* _Исходный текст_:
Как живописец является властелином всякого рода людей и всех вещей. Если живописец пожелает увидеть прекрасные вещи, внушающие ему любовь, то в его власти породить их, а если он пожелает увидеть уродливые вещи, которые устрашают, или шутовские и смешные, или поистине жалкие, то и над ними он властелин и бог. И действительно, все, что существует во Вселенной как сущность, как явление или как изображаемое, он имеет сначала в душе, а затем в руках; а они настолько превосходны, что в одно и то же время создают такую же пропорциональную гармонию в одном-единственном взгляде, какую образуют предметы природы.


Как живопись превосходит все человеческие творения по тонкости размышлений, к ней относящихся. Глаз, называемый окном души, – это главный путь, которым общее чувство может в наибольшем богатстве и великолепии рассматривать бесконечные творения природы, а ухо является вторым, и оно облагораживается рассказами о тех вещах, которые видел глаз. Если вы, историографы, или поэты, или иные математики, не видели глазами вещей, то плохо сможете сообщить о них в письменах. И если ты, поэт, изобразишь историю посредством живописи пером, то живописец посредством кисти сделает ее так, что она будет легче удовлетворять наблюдателя и будет менее скучна для понимания. Если ты назовешь живопись немой поэзией, то и живописец сможет сказать, что поэзия – это слепая живопись. Теперь посмотри, кто более увечный: слепой или немой? Если поэт свободен, как и живописец, в изобретениях, то его выдумки не доставляют такого удовлетворения людям, как картины: ведь если поэзия распространяется в словах на фигуры, формы, жесты и местности, то живописец стремится собственными образами форм подражать этим формам. Теперь посмотри, что ближе человеку: имя человека или образ этого человека? Имя человека меняется в разных странах, а форма изменяется только смертью. И если поэт служит разуму путем уха, то живописец – путем глаза, более достойного чувства.

Вы [поэты] поместили живопись среди механических ремесел. Конечно, если бы живописцы были так же склонны восхвалять в писаниях свои произведения, как и вы, то, я думаю, она не оставалась бы при столь низком прозвище.

* _Задание A_:
Проверьте по тексту о живописи три утверждения: (i) окном души в нем названо ухо; (ii) имя человека меняется в разных странах; (iii) живописец может назвать поэзию слепой живописью. Для каждого ответьте «да» или «нет» и приведите точную цитату из текста, которая это решает.
* _Задание B_:
Продолжите текст о живописи с того места, где он заканчивается.

* _Собранные данные_:
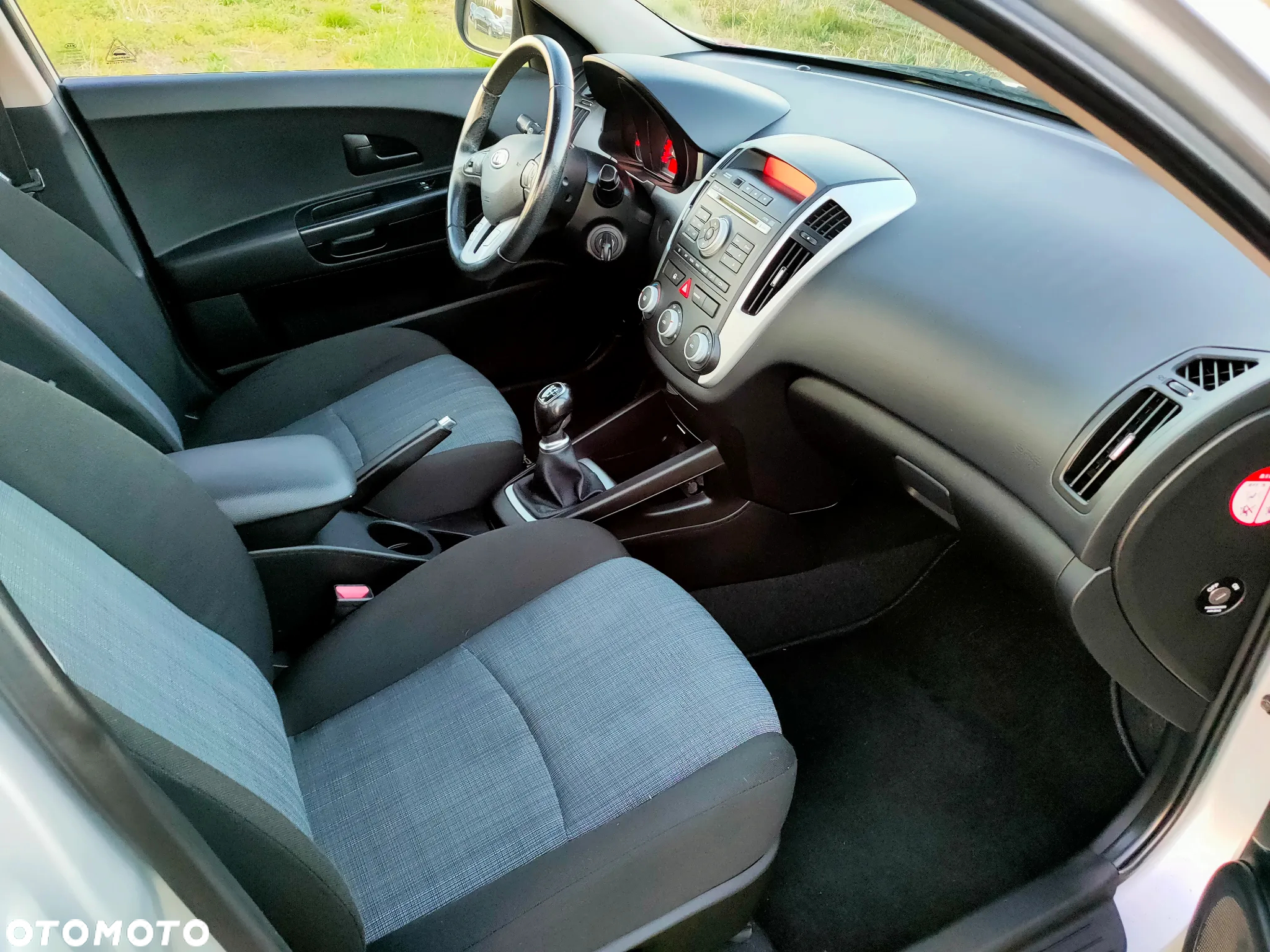 Kia Ceed 1.4 CVVT Attract - 28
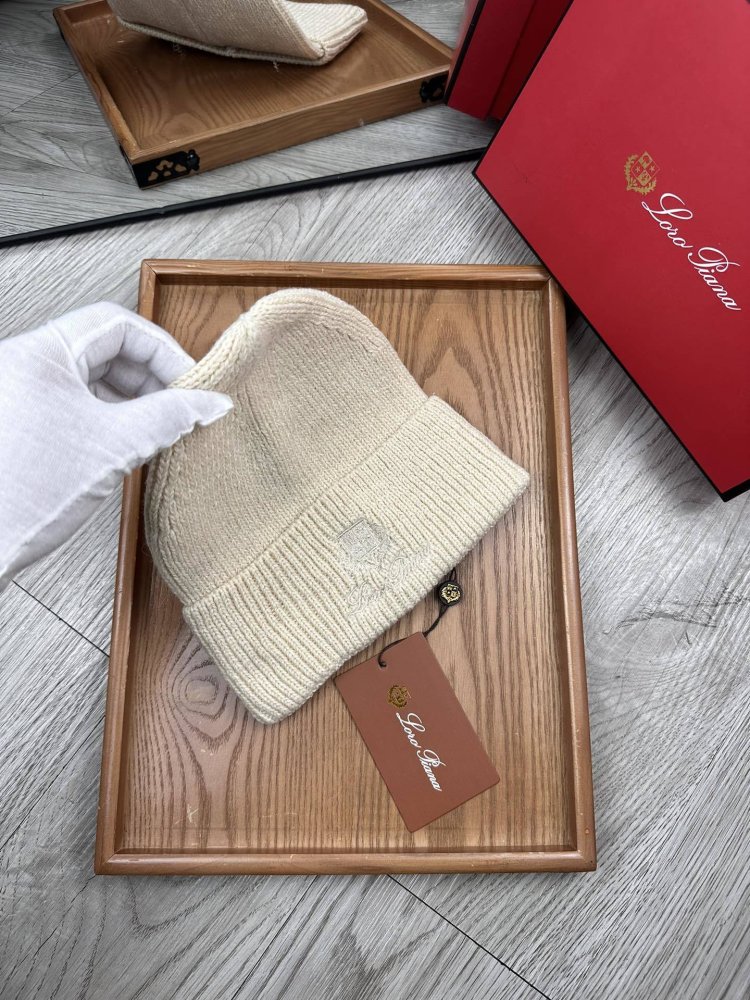 В'язана вовняна шапка фото 4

* _Место для ответа A_:
(i) Нет: «Глаз, называемый окном души».
(ii) Да: «Имя человека меняется в разных странах».
(iii) Да: «то и живописец сможет сказать, что поэзия – это слепая живопись».

* _Место для ответа B_:
Мы можем в отношении искусства называться внуками Бога. Если поэзия распространяется на философию морали, то живопись распространяется на философию природы. Если первая описывает деятельность сознания, то вторая рассматривает, проявляется ли сознание в движениях. Если первая устрашает народы адскими выдумками, то вторая теми же вещами в действительности делает то же самое. Пусть попытается поэт сравниться в изображении красоты, свирепости или вещи гнусной и грубой, чудовищной с живописцем, пусть он на свой лад, как ему угодно, превращает формы, но живописец доставит большее удовлетворение. Разве не видано, что картины имели такое сходство с изображаемым предметом, что обманывали и людей, и животных?


В чем отличие живописи от поэзии. Живопись – это немая поэзия, а поэзия – это слепая живопись, и та и другая стремятся подражать природе по мере своих сил, и как посредством одной, так и посредством другой можно показать много поучительных вещей.

Результатом живописи, так как она служит глазу, – более благородному чувству, – является гармоничная пропорция. То есть так же, как если бы много различных голосов соединилось вместе в одно и то же время и в результате этого получилась бы гармоничная пропорция, которая настолько удовлетворяет чувство слуха, что слушатели столбенеют, чуть живы от восхищения. Но много больше сделают пропорциональные красоты ангельского лица, перенесенные на картину. В результате этой пропорциональности получается такое гармоничное созвучие, которое служит глазу одновременно, как и музыка – уху.


Как музыка должна называться сестрой, и притом младшей, живописи. Музыку нельзя назвать иначе как сестрой живописи, так как она является объектом слуха, второго чувства после глаза, и складывает гармонию сочетанием своих пропорциональных частей, создаваемых в одно и то же время и принужденных родиться и умирать в одном или более гармонирующих между собой ритмах. Эти ритмы обнимают пропорциональность отдельных членов, из которых эта гармония складывается, не иначе, как общий контур обнимает отдельные части человеческого тела, из чего рождается человеческая красота.

Но живопись превосходит музыку и господствует над нею, ибо она не умирает непосредственно после своего рождения, как несчастная музыка; наоборот, она остается в бытии, и что в действительности является только поверхностью, то показывает тебе себя как живое. О удивительная наука, ты сохраняешь живыми бренные красоты смертных, более долговечные в тебе, чем творения природы, непрерывно изменяющиеся временем, которое доводит их до неизбежной старости. И между этой наукой и божественной природой существует такое же отношение, как между ее творениями и творениями природы, и за это она почитается.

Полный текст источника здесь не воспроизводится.